- **Task**
In the entries below, copy the lines from the one containing "In what sequence would you list" through the one containing "going from farthest to nearest?", swapping "wildflower" for "blossom" and keeping everything else unchanged.

(Stored data entries)

⟨

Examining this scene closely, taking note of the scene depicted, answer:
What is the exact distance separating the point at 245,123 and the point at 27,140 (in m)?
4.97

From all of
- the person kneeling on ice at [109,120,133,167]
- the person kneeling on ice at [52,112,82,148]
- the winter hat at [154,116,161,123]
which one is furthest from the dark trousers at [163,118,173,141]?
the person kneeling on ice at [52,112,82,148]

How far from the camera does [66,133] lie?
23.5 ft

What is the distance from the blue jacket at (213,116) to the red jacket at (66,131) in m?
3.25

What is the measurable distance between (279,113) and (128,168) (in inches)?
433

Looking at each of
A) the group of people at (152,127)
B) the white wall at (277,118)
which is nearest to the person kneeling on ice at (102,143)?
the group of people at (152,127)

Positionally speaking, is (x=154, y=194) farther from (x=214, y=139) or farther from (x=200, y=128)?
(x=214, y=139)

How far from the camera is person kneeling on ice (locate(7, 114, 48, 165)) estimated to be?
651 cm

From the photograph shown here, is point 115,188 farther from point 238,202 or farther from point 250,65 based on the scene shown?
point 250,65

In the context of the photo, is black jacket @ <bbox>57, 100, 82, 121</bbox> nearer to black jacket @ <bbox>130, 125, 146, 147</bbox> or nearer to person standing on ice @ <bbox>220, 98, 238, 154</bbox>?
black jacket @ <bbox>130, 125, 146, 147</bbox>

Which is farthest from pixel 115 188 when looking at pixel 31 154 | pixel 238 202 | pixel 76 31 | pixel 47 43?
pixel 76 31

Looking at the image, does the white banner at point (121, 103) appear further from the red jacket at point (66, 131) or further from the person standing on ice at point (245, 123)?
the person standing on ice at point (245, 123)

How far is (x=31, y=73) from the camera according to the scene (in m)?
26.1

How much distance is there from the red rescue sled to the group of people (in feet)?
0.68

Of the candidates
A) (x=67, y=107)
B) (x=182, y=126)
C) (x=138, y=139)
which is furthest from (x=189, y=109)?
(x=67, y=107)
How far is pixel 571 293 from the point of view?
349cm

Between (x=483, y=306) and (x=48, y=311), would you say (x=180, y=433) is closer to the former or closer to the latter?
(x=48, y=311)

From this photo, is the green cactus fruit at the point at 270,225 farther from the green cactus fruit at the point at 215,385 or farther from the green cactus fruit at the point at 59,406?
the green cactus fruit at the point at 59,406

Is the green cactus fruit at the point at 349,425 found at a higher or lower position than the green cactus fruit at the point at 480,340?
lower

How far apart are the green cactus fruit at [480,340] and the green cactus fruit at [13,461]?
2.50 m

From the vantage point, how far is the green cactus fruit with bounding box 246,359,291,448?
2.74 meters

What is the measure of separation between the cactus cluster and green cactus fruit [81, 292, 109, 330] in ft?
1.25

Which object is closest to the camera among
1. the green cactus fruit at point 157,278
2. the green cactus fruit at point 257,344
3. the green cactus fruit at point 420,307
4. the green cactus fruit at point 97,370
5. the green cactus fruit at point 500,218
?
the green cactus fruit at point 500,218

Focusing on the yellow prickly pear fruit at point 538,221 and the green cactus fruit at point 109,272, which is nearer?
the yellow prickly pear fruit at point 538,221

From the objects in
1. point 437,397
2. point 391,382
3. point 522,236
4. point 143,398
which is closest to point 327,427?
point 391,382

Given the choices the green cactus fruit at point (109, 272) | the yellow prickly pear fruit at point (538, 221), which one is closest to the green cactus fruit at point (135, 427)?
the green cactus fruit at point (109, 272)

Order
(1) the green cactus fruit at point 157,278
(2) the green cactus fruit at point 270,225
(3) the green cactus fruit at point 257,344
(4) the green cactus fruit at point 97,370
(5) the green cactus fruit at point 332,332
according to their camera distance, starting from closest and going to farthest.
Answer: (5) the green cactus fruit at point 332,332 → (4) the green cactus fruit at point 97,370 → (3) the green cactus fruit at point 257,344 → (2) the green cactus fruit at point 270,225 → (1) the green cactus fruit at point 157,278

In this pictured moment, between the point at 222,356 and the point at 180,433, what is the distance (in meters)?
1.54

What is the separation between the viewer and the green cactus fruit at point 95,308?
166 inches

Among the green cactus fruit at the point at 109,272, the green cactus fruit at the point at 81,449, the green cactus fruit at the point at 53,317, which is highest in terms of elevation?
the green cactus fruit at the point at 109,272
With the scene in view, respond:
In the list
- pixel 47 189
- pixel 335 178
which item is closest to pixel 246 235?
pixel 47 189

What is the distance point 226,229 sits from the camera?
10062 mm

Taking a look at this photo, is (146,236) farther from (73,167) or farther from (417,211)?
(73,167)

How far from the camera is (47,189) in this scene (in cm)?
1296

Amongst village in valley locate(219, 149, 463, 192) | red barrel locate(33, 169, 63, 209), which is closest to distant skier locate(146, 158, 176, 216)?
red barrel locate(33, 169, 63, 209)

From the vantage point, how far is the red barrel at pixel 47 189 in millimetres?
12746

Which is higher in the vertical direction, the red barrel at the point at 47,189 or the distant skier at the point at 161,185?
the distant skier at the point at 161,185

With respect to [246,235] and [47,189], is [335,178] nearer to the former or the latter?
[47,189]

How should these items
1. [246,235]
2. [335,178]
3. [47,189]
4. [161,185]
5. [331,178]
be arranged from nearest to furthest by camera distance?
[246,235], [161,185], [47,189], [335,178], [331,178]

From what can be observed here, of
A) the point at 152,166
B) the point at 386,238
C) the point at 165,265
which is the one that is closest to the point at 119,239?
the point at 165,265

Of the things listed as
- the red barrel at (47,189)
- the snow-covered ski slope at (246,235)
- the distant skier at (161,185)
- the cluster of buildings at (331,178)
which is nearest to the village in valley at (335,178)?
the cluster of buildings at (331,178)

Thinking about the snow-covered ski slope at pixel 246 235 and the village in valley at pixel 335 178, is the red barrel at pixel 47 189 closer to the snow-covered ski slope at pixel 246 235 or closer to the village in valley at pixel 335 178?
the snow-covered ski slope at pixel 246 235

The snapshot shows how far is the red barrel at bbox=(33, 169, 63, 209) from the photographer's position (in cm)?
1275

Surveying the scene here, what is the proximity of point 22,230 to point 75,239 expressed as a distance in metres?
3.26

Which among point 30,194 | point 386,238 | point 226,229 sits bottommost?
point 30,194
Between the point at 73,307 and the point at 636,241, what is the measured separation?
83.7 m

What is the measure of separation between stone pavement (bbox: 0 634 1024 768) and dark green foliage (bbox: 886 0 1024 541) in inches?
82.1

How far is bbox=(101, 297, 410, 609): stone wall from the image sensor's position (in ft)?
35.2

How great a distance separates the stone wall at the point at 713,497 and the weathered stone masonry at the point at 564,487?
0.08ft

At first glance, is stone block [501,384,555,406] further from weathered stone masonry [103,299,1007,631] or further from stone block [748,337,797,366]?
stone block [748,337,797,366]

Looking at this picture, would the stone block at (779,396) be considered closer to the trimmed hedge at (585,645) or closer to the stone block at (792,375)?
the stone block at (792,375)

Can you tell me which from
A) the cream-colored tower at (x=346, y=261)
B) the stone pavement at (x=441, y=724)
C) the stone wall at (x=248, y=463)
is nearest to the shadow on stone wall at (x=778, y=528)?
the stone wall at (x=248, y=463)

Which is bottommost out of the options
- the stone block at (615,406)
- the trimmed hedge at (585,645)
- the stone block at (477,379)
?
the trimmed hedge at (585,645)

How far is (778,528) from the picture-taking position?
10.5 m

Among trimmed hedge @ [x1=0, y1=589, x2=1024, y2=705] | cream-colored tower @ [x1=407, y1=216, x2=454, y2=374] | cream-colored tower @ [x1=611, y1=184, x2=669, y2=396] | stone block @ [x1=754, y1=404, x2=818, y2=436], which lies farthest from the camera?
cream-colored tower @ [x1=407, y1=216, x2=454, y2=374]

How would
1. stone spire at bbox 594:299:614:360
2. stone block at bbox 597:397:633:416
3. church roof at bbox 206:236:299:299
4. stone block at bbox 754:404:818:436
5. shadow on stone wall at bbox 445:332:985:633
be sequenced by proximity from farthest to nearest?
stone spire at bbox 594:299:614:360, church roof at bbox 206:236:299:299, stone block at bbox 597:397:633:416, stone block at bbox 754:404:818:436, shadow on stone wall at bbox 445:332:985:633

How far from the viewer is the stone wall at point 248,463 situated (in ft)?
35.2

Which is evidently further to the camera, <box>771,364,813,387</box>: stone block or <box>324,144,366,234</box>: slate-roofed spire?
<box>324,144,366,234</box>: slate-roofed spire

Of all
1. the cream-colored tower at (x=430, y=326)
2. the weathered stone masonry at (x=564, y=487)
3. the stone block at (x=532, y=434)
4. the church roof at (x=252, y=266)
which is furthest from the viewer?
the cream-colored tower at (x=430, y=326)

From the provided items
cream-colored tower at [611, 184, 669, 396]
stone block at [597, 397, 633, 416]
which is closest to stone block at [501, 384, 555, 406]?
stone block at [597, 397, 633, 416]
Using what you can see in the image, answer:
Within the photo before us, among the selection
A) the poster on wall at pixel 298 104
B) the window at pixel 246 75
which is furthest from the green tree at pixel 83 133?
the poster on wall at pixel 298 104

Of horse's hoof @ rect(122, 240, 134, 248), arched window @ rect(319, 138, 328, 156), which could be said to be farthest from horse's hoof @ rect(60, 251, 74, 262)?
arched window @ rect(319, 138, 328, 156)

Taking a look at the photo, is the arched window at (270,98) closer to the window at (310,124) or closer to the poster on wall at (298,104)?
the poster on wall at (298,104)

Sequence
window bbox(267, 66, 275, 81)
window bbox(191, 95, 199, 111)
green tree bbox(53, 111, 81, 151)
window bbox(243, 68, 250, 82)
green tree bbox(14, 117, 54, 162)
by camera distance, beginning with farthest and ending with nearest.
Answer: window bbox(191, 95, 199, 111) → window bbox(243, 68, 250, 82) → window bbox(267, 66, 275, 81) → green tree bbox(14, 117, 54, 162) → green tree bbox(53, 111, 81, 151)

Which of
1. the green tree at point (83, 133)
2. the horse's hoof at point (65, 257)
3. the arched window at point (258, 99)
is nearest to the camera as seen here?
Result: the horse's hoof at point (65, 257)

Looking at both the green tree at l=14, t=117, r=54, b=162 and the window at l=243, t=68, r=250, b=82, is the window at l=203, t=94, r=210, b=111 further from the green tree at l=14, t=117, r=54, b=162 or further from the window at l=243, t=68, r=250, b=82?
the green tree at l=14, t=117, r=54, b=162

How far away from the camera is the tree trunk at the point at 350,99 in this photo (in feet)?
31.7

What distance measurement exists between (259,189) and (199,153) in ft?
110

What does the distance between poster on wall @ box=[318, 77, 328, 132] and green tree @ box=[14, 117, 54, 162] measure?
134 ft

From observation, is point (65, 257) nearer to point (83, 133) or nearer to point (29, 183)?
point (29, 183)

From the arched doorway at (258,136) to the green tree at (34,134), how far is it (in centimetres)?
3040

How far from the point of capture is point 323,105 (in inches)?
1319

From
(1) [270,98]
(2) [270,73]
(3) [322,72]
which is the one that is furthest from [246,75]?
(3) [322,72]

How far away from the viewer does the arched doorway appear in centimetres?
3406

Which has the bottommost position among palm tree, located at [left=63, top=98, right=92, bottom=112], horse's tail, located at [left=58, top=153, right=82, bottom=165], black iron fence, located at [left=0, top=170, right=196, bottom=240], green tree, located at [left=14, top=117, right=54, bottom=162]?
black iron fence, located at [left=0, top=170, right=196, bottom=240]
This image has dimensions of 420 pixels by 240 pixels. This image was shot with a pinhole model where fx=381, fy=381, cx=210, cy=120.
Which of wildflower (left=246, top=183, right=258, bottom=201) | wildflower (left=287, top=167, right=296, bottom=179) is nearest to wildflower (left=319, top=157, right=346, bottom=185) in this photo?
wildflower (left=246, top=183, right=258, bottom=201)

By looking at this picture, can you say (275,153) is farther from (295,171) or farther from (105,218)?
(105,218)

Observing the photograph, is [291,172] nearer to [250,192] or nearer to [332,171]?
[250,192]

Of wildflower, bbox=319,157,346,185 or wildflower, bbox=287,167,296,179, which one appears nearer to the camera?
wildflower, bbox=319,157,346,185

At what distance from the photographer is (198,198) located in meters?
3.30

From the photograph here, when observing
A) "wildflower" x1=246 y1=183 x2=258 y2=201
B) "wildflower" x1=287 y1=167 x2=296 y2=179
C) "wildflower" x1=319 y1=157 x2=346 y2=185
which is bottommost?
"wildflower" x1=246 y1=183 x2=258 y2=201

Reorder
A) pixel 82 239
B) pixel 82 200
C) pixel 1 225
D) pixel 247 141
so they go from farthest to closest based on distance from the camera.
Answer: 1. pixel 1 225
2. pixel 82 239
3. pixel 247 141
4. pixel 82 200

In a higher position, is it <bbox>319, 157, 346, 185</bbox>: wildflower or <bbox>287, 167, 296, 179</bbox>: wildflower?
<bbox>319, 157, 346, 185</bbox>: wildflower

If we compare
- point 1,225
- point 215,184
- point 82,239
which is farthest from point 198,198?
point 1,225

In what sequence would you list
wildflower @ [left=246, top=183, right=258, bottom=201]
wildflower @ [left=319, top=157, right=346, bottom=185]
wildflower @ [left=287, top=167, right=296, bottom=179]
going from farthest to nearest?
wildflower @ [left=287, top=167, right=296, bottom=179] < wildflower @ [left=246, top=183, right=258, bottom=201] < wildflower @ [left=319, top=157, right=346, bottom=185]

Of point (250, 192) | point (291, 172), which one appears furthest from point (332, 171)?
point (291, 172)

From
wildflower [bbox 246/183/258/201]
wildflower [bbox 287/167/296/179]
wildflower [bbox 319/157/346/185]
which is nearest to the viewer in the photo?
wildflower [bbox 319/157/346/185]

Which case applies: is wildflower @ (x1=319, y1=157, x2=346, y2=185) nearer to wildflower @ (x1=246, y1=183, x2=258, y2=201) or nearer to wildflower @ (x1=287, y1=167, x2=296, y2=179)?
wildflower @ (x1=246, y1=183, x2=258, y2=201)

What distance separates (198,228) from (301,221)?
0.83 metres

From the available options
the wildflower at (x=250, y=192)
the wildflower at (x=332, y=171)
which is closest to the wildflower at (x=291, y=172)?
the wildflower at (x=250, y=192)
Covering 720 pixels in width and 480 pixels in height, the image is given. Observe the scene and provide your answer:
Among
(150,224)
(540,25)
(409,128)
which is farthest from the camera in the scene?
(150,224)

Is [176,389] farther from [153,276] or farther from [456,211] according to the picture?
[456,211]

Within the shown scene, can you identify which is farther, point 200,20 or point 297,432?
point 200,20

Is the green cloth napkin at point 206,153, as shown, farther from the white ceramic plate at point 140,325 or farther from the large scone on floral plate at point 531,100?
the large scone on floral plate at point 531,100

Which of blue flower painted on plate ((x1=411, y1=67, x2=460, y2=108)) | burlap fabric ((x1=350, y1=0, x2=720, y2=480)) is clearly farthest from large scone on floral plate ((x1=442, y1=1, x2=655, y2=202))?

⟩

- **The response**
In what sequence would you list
blossom @ [left=246, top=183, right=258, bottom=201]
blossom @ [left=319, top=157, right=346, bottom=185]
blossom @ [left=287, top=167, right=296, bottom=179]
going from farthest to nearest?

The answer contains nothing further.